BSA grabs power over online speech, no law change required
MEDIA RELEASE
1 April 2026
FOR IMMEDIATE RELEASE
BSA grabs power over online speech, no law change required
The Broadcasting Standards Authority has claimed jurisdiction over The Platform, an online media outlet, under the Broadcasting Act 1989. No law was changed. No Bill was passed. The BSA simply reinterpreted a statute written before the internet existed and decided it now regulates online speech.
The complaint arose after broadcaster Sean Plunket described tikanga Maori as “mumbo-jumbo” during a programme on 22 July 2025. A complainant called the comments racist and referred the matter to the BSA. The BSA has not yet ruled on whether the comments breached any standard, but has determined it has the power to do so.
“You do not have to agree with Sean Plunket. You do not have to like The Platform,” said Jillaine Heather, CEO of the Free Speech Union. “But a four-person Wellington panel, armed with a statute older than the World Wide Web, should not be deciding what New Zealanders can say on the internet. Parliament has been declining to give the BSA this power for over 20 years. The BSA has now simply helped itself.”
Have it both ways
To claim jurisdiction, the BSA adopts the broadest possible interpretation. Internet streaming is just “telecommunication.” The technology doesn’t matter. Broadcasting is broadcasting, whether over the airwaves or over WiFi.
But then comes the long list of reassurances. This decision does NOT apply to Netflix, YouTube, Apple TV, Disney+, individuals posting online, overseas streamers, or text-based content.

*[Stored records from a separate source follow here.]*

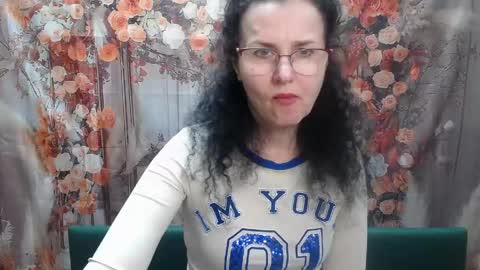 Snapshot of miroslava_happi chatting on May 16, 2026, 6:54 am Miroslava Happi online show from May 16, 2026, 6:54 am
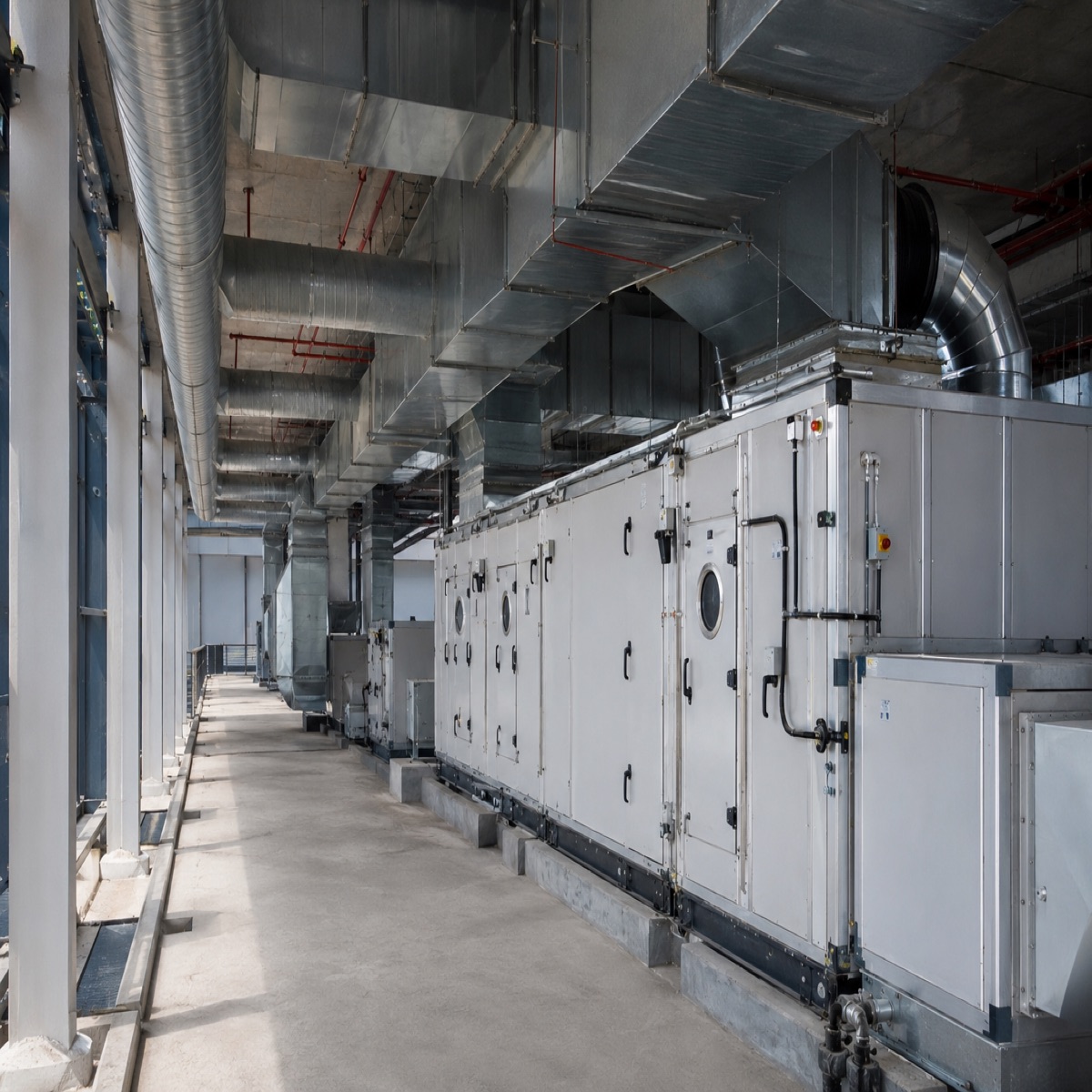 HVAC Systems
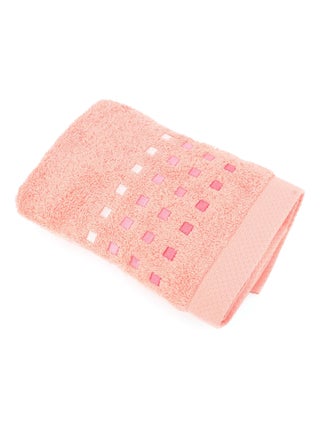Serviette de toilette PURE SQUARES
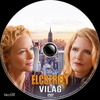 Elcserélt világ (taxi18) DVD borító CD1 label Letöltése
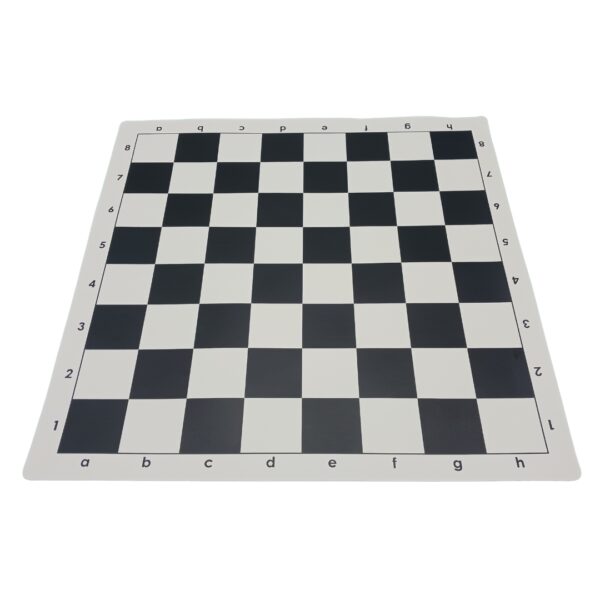 tablero ajedrez vinilo flexible 51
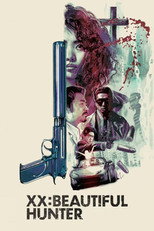 Poster de la película XX: Beautiful Hunter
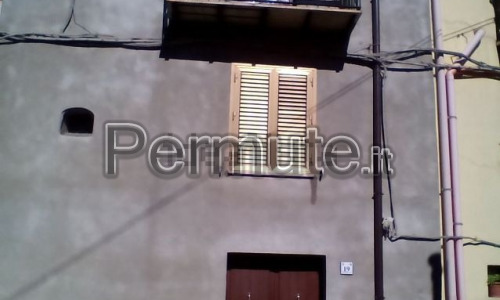 Casa indipendente
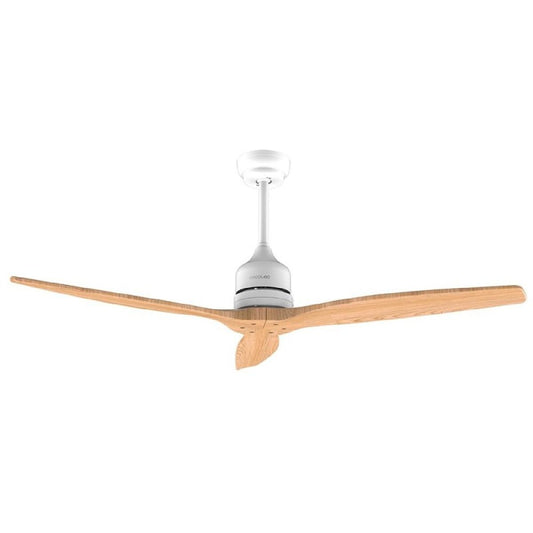 Takfläkt Cecotec EnergySilence Aero 5270 40 W Ø132 cm Trä finns hos Aktivcamping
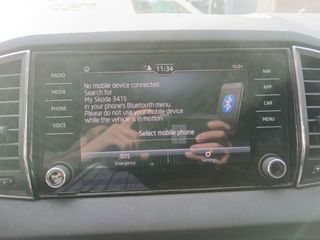 Skoda Karoq 2.0 TDI Ambition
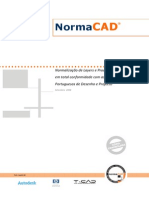 NormaCAD Norma de Facto Set 2008[2]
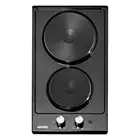 Электрическая варочная панель Simfer H30E02B016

“The BSA cannot have it both ways,” said Heather. “If the technology is irrelevant, it is irrelevant for YouTube too. If clicking play on The Platform is not on demand, what exactly is clicking play on Netflix? The gymnastics required to claim jurisdiction over some internet publishers but not others is, to borrow a phrase, mumbo jumbo.”
Regulating first, writing rules later
The BSA admits it has no broadcasting code for online content. None. No consultation, no industry engagement, no published guidance. It will judge The Platform against “good taste and decency”, a standard it has not defined for the online context. Online broadcasters are now subject to a regulator that cannot tell them what the rules are.

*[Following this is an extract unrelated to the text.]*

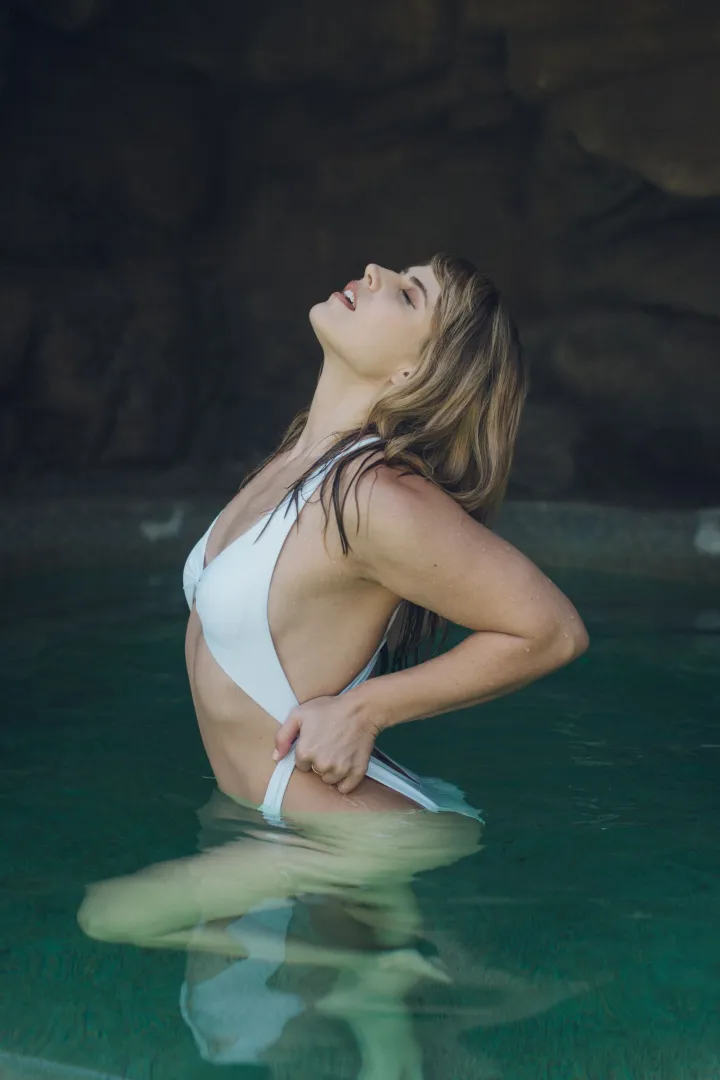 MFC Poolside stream + brand-new findom card game! COME GET DRAINED NOW 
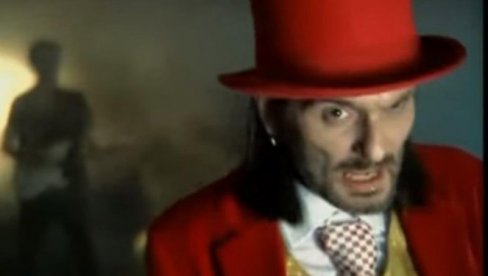 KRALJ FANKA DANAS BI SLAVIO ROĐENDAN: Idol generacija koji je harao Jugom, pa pao u ponor poroka KRALJ FANKA DANAS BI SLAVIO ROĐENDAN: Idol generacija koji je harao Jugom, pa pao u ponor poroka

On free expression, the BSA’s reasoning is circular: the Broadcasting Act restricts speech, therefore extending it to restrict more speech online is justified. By that logic, there is no expansion of the Act that could ever fail a Bill of Rights test.
“The BSA has also helpfully explained that there is no audience to which it is appropriate to direct misleading and materially inaccurate information,” said Heather. “Translation: the BSA would like to be the body that decides what counts as true. That is not the job of a broadcasting standards regulator. It is not the job of any regulator.”
Parliament said no
The BSA acknowledges it has been asking Parliament to update the Broadcasting Act for two decades. Parliament has not done so. That is not an invitation for a regulator to rewrite its own mandate.

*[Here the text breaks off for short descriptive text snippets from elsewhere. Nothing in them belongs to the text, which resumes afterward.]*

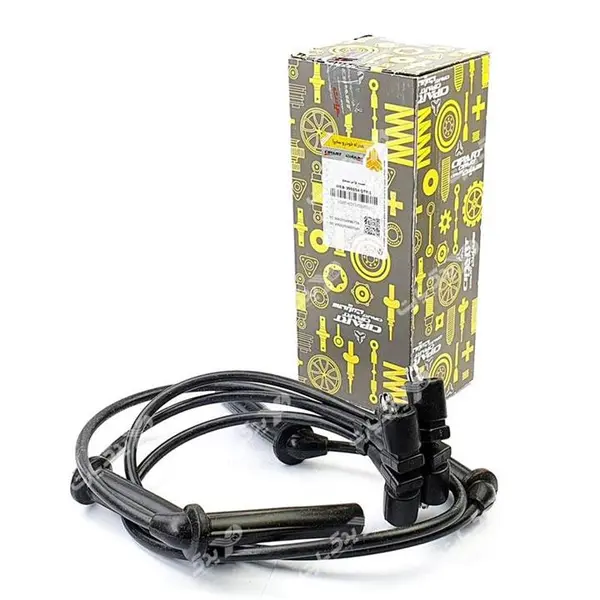 وایر شمع تیبا ساینا کوییک شرکتی سایپا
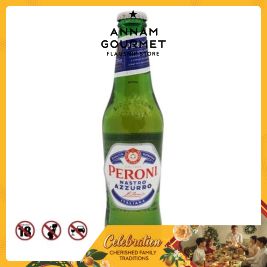 Beer Peroni Nastro Azzurro (330ml)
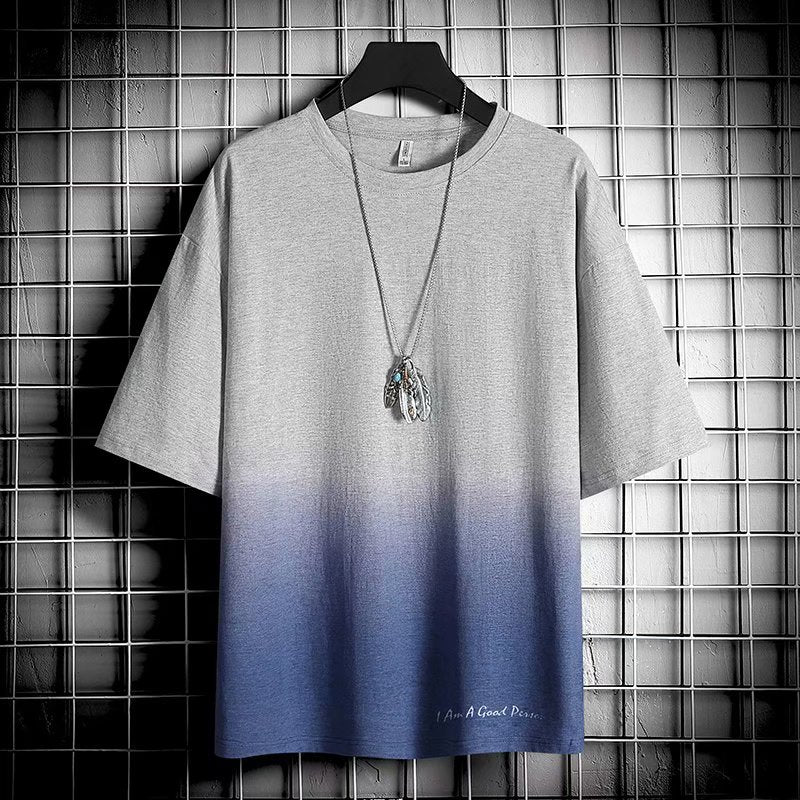 Camiseta Degradê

The Free Speech Union warned the Minister of Justice, Paul Goldsmith, in January that the BSA was preparing to assert jurisdiction over online media. We call on the Government to clarify that the Broadcasting Act does not extend to online content, and to ensure any future regulation of online speech goes through Parliament with the Bill of Rights Act at its centre.
“If New Zealand wants to regulate online speech, that is a decision for elected representatives,” said Heather. “Not an unelected panel reinterpreting a law from the year the Berlin Wall came down.”
ENDS
Notes to editor:
1. The BSA decision (ID2025-063) is an interlocutory jurisdiction decision dated 31 March 2026, published 1 April 2026.